Ultimately, this is a book about women and how they relate to each other as mothers, daughters, employers, employees, friends, accomplices and enemies. Although men such as Leroy and Senator Whitworth command power on the periphery of the story, the central changes in the book, the hope and misery, come from the women.
This book is primarily described as a book about racial tension and the fight for social justice but it is also about the differences and similarities between women and the power they have to shape their world. I thoroughly enjoyed it.
Tuesday, 6 March 2012
"An amiable corporate manager by day and a matchmaker whenever he can get around to it, Calvin Newsome’s new dream job falls into his lap when he’s recruited by a secret worldwide organization whose agents use uncanny abilities to empower and influence everyday downtrodden individuals. Disaster strikes, however, when an elaborate scheme leaves Calvin as a prime murder suspect…and his new employer is presumably to blame.

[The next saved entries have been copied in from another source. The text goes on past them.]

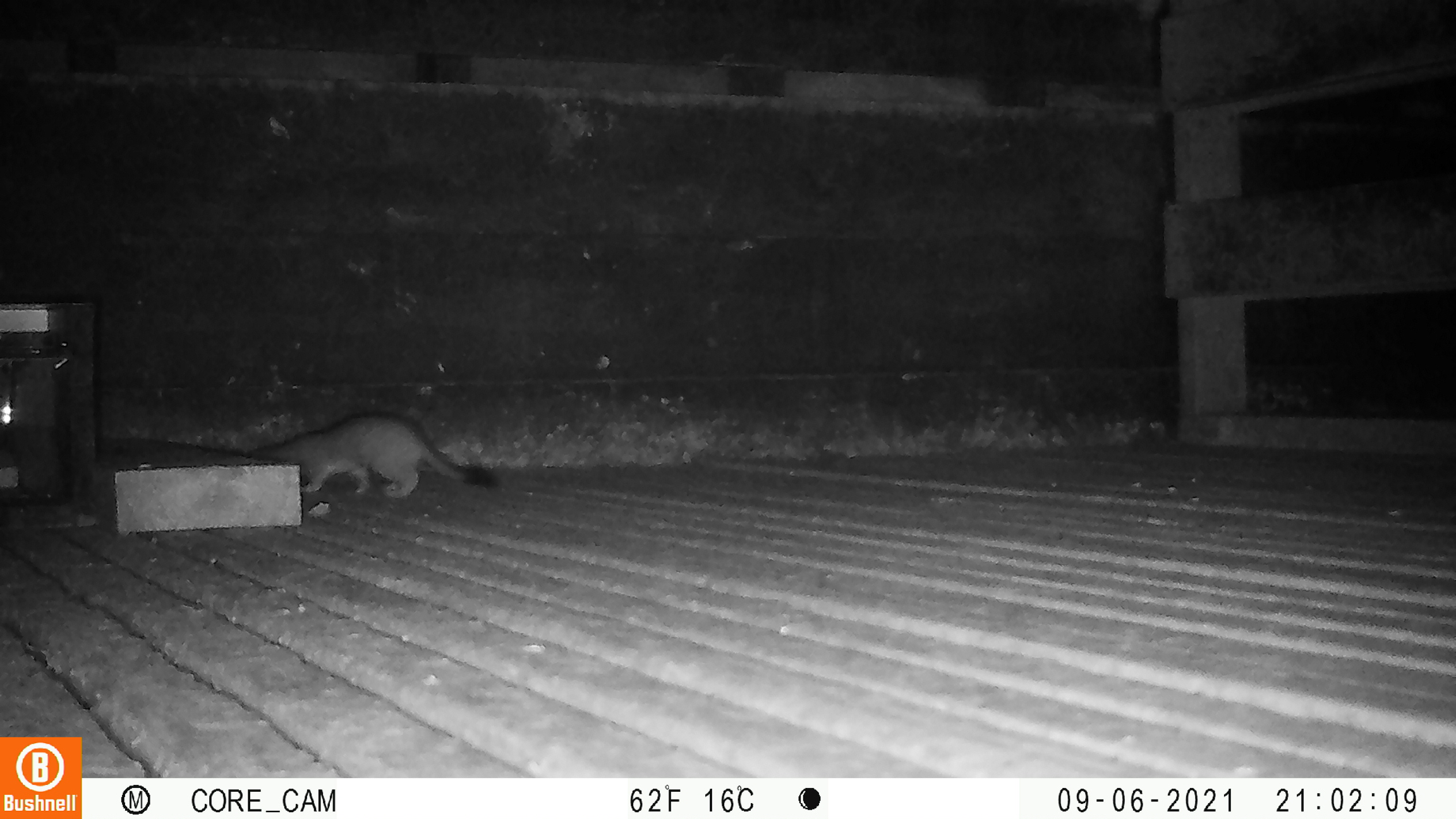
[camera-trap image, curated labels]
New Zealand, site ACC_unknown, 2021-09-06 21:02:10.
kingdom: Animalia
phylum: Chordata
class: Mammalia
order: Carnivora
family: Mustelidae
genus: Mustela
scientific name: Mustela erminea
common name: stoat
Stoat (Mustela erminea).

With the authorities on his heels and his life left in ruin, Calvin uses his new powers to blend in until a journey for freedom becomes a quest for peace. As the agency’s rival organization threatens the security of all of earth’s inhabitants, he teams up with unlikely allies and battles surprising enemies hellbent on unleashing their power in a twisted version of justice, innocent lives be damned."
Guy Harrison's espionage thriller is a fast-paced exploration of corruption and abuse of power. The central character, Calvin, is isolated from his life through his induction into the Agency of Influence. He is then isolated from this new world when he is accused of murder. Calvin's journey is a simple but powerful one: he is a man being pushed continually out of his comfort zone. When he takes action he doesn't try to regain his old life, he seeks to push his enemies out of their own comfort zones and create a new world order. It's an exciting story packed with twists, disasters and suspense.

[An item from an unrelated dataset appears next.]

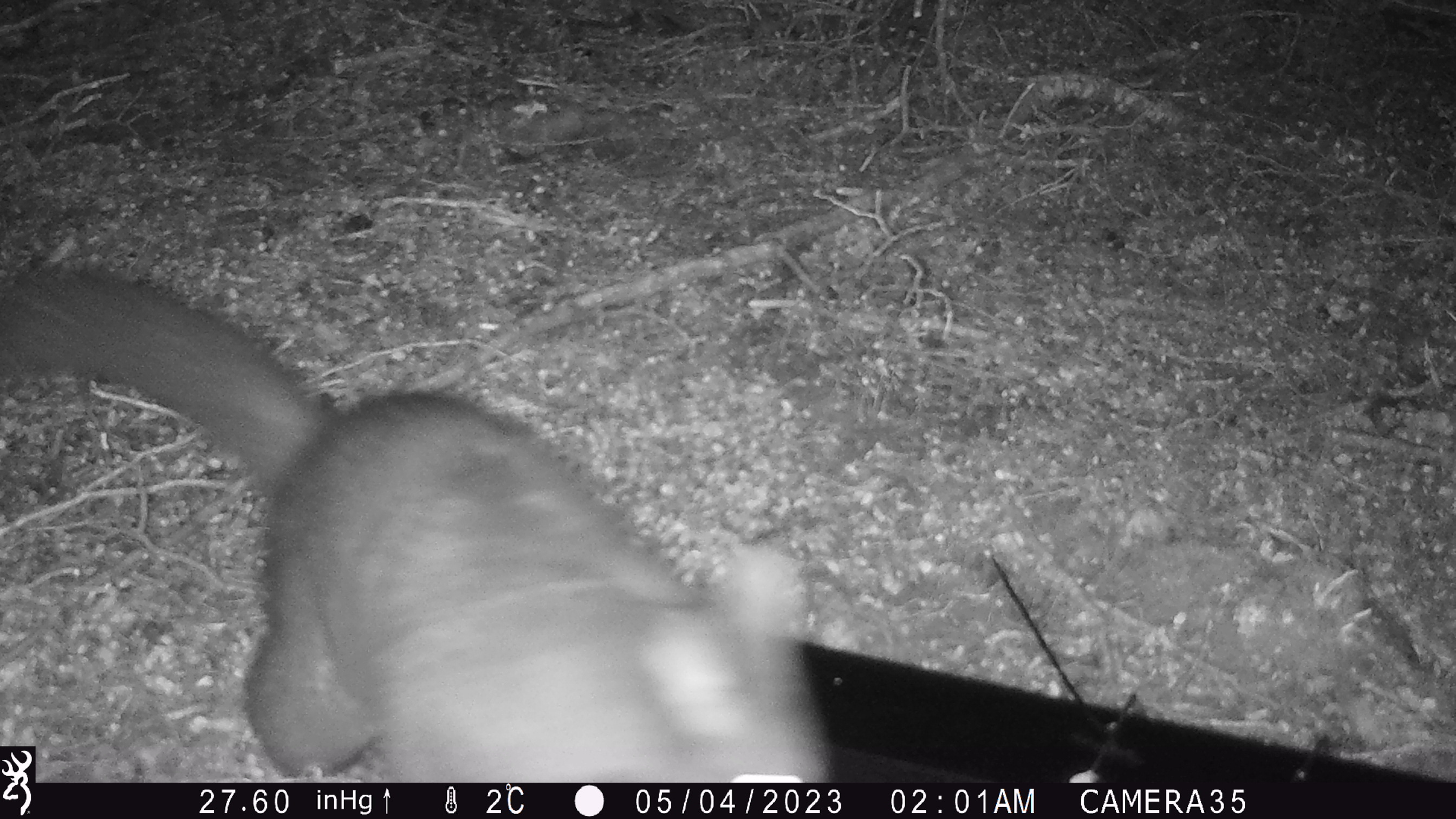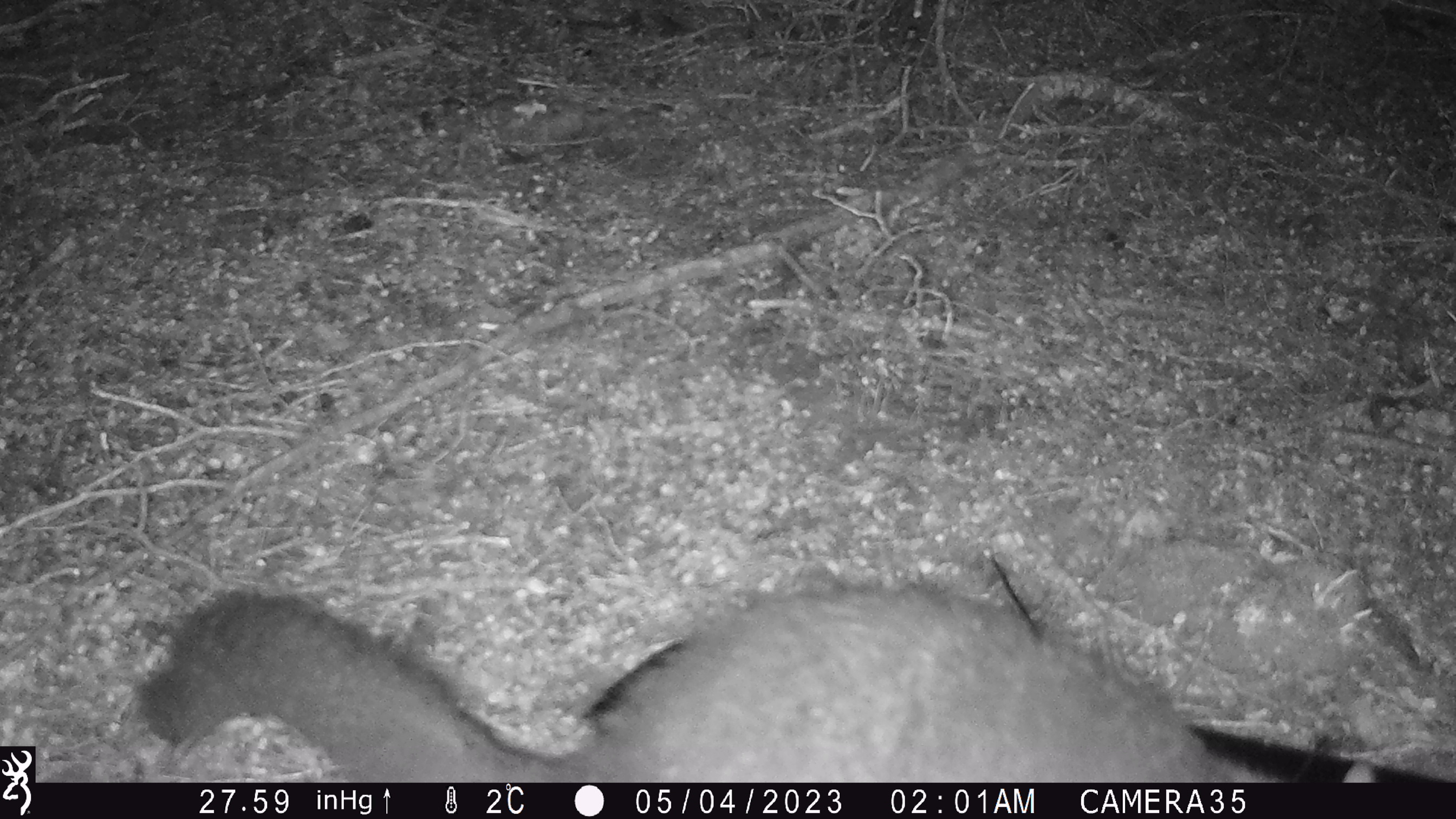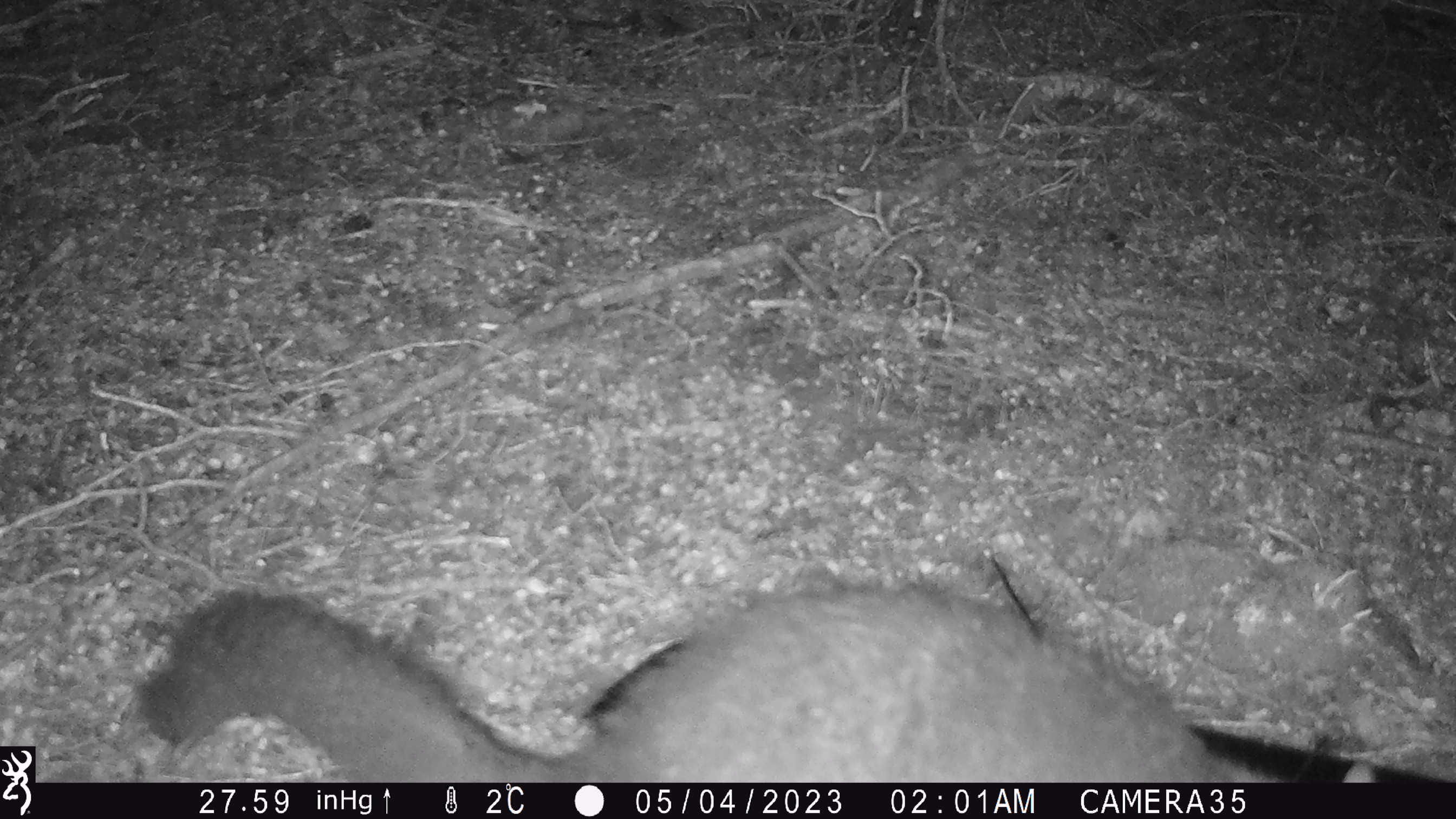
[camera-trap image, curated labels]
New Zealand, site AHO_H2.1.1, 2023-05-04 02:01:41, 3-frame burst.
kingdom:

Calvin's characterisation emphasises his incongruity with each new environment: he doesn't conform to stereotypes or cliched modes of behaviour, and this pushes his character towards being more original than your average super-spy. On occasion I found the passages expanding his character to be a little clumsy and detail-heavy, with exposition which was unnecessary, as Calvin's actions speak for themselves.
Calvin's induction into the Agency is vivid and imaginative: imbued with special abilities and a specific agenda Calvin's foray into his new existence is intriguing. I did however find that throwing him into heavy cases in a "field" situation with nothing but an instruction manual stretched credibility. Of course it chimes with the wider theme of Calvin being given no support by his agency, and even being set up for failure, but it still seemed to be a little precipitate in the induction process. I likewise found the "influence" exerted over Carla Andrews to be disproportionate to the relationship established with her, and her new determination was at odds with her previous indolence and depression, with insufficient cause to change.
Calvin is a strong character who drives the narrative well, but from a feminist point of view I found the supporting cast of female characters to be a little lacklustre. They are either evil or cold, but as Calvin is usually the focus of attention their deficiencies aren't too distracting.
The powers used by the two agencies add a different dimension to the espionage genre. They are simple but well depicted, and they grow into the central theme and argument of the novel: the nature of power, how people use it and how it uses them.
This is book one in a forthcoming series, and it ably establishes Calvin, the two opposing agencies, and the world caught between them. It's an exciting thriller with plenty of surprises.